I have experiment data to store. The experiment can be run with varying settings, let's say setting a and setting b which can be set to varying values. The experiment is run 100.000 times per setting. How to optimize my table for this data structure?
Naïve implementation is a table with column names setting a
, setting b
and result of experiment
and to add the data per row. Setting a
could for instance be set to values (1, 2, 3)
and setting b
to (0.1, 0.01)
:
(_ROWID_), setting a, setting b, result
(0,) 1 0.1 res_1
(1,) 1 0.1 res_2
(2,) 1 0.1 res_3
...
(n,) 2 0.1 res_n
(n+1,) 2 0.1 res_n+1
...
(k,) 3 0.1 res_k
(k+1,) 3 0.1 res_k+1
...
(l,) 1 0.01 res_l
(l+1,) 1 0.01 res_l+1
... etc.
Indices l > k > n > 0
are primary key auto-incrementing row id's. Sub optimal, but easy to implement. I found data retrieval is slow. This implementation is neither good for memory (since setting a
and setting b
are duplicated many times so should be pointers to a set of results), nor good for search performance (table is unordered, while searches should return ordered data).

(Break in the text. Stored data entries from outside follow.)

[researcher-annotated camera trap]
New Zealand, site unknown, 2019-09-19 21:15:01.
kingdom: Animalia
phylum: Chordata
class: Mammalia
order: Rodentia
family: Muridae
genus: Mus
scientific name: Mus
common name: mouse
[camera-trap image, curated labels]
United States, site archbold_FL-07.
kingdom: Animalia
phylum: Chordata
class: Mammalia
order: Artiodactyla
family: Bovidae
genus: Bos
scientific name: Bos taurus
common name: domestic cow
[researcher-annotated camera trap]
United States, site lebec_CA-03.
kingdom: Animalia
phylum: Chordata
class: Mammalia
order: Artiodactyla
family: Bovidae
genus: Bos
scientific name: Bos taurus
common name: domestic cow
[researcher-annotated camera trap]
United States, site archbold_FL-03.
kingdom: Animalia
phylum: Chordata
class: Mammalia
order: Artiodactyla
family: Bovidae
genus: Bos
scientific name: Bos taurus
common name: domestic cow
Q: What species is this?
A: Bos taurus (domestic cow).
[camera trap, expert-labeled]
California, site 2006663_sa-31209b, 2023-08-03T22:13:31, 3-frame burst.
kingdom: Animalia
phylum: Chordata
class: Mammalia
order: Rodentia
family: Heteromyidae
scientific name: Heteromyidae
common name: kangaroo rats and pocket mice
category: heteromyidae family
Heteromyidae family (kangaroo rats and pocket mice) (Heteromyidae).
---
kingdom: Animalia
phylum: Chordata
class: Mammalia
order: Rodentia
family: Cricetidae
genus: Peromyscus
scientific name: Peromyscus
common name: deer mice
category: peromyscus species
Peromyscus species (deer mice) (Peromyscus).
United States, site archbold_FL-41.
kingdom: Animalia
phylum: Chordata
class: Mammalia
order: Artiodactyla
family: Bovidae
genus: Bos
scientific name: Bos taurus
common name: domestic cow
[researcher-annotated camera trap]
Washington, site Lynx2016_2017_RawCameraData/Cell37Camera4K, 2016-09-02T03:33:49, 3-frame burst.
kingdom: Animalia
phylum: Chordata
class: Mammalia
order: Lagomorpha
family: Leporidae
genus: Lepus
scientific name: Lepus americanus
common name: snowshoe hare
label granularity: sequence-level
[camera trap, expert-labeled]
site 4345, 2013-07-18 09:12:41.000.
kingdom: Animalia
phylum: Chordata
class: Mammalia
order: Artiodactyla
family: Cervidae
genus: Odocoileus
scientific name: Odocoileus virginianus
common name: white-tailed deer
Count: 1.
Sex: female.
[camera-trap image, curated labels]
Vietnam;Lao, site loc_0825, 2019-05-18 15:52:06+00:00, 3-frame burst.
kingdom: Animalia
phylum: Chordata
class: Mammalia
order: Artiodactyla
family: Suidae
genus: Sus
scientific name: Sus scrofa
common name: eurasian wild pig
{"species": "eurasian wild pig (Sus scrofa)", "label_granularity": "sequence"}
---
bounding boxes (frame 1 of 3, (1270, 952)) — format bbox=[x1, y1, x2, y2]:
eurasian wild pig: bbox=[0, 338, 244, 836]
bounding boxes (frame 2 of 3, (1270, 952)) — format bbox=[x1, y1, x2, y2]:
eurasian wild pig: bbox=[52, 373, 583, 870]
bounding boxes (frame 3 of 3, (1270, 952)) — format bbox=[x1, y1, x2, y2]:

Another option is a child table for each set of setting a
and setting b
(named table_a_b
) and a parent table pointing to each child table; a "table of contents". Then result of experiment
can be stored without having to reference setting a
and setting b
. This makes queries more difficult however.
Or clustered indexes, which form a b-tree which does a similar job, if I understand correctly.
What are benefits and drawbacks of the three mentioned options for use case I described?